Rounds and globes are the fine-grained tiers Rudolf Steiner placed inside each great planetary condition of cosmic evolution. A planetary condition is a state of consciousness. Within it, an entity passes through seven rounds, which are states of life, and each round unfolds through seven globes, which are states of form. Earth is the fourth round of its planetary condition, and humanity now stands on the fourth, physical globe.
Rounds and Globes in Anthroposophy is the inner sub-structure of Steiner's planetary evolution, carried over from his Theosophical period. Each planetary condition, which is a state of consciousness, passes through seven rounds, which are states of life, and each round passes through seven globes, which are states of form. The seven form-states run arupa, rupa, astral, physical, plastic, intellectual, and archetypal. Steiner laid this out in the Berlin lecture course of 1904 to 1905, published as Foundations of Esotericism (GA 89), where Earth stands as the fourth round of the fourth planetary condition and humanity occupies the fourth, physical globe. The full scheme is a seven by seven by seven lattice, 343 stages, which Steiner inherited from Theosophical writers such as Sinnett and Blavatsky and later refolded into the simpler sequence of Old Saturn, Old Sun, Old Moon, and Earth that defines his mature cosmology.
In Steiner's Own Words
In form, humans are now physical (fourth globe or fourth form state); in terms of life they are mineral (fourth round); in terms of conscious awareness, awake (fourth planetary system). A 'round' means the passage of an entity through one of the realms of life. Each planetary system has seven rounds. On Earth, human beings are in their fourth round. In this round, mineral evolution will be taken to its perfection, in the fifth round plant evolution, in the sixth animal evolution, the animal level of awareness, and in the seventh round human conscious awareness.
What it Means Today
This vocabulary is the clearest place to watch Steiner build on, then move beyond, the Theosophy he taught between 1902 and 1909. The seven-rounds, seven-globes scheme was not his invention. It reached English readers through A. P. Sinnett's Esoteric Buddhism (1883) and was systematized in H. P. Blavatsky's The Secret Doctrine (1888), where planetary chains of seven globes carry life through seven rounds apiece. Steiner adopts the framework in GA 89 almost intact, down to the Sanskrit form-names arupa and rupa, then quietly recasts it. The scholar Robert A. McDermott, longtime chair of the Philosophy, Cosmology, and Consciousness program at the California Institute of Integral Studies in San Francisco, traces this exact shift in The Essential Steiner (1984): the dense Theosophical lattice of conditions, rounds, and globes contracts, in Steiner's later work, into the four named planetary embodiments most readers meet first, Old Saturn, Old Sun, Old Moon, and Earth.

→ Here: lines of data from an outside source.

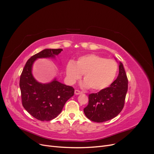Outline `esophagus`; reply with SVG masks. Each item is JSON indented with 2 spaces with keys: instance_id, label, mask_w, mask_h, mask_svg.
<instances>
[{
  "instance_id": "1",
  "label": "esophagus",
  "mask_w": 154,
  "mask_h": 154,
  "mask_svg": "<svg viewBox=\"0 0 154 154\" xmlns=\"http://www.w3.org/2000/svg\"><path fill=\"white\" fill-rule=\"evenodd\" d=\"M82 93V92L81 91H78V90H75V91H74V94H75L76 95H79V94H81Z\"/></svg>"
}]
</instances>
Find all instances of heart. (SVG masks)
Segmentation results:
<instances>
[{"label": "heart", "mask_w": 154, "mask_h": 154, "mask_svg": "<svg viewBox=\"0 0 154 154\" xmlns=\"http://www.w3.org/2000/svg\"><path fill=\"white\" fill-rule=\"evenodd\" d=\"M118 66L114 60L105 59L96 54H88L79 58L76 63L69 61L66 66V75L71 84L84 74L82 86L90 87L92 91H101L109 87L117 75Z\"/></svg>", "instance_id": "heart-1"}]
</instances>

Thalira synthesis: rounds and globes are the scaffolding Steiner climbed and then folded away, so the planetary-condition names you encounter in Occult Science are the visible fourth-globe surface of a hidden seven-by-seven interior he had already mapped. Knowing the lattice changes how you read those familiar names. When Steiner says Earth, he means one round of one condition seen at its physical globe, a single lit window in a building of 343 rooms. Holding that in mind keeps the planetary stages from flattening into a tidy four-step timeline, and restores the breathing, recursive rhythm Steiner actually described in 1904.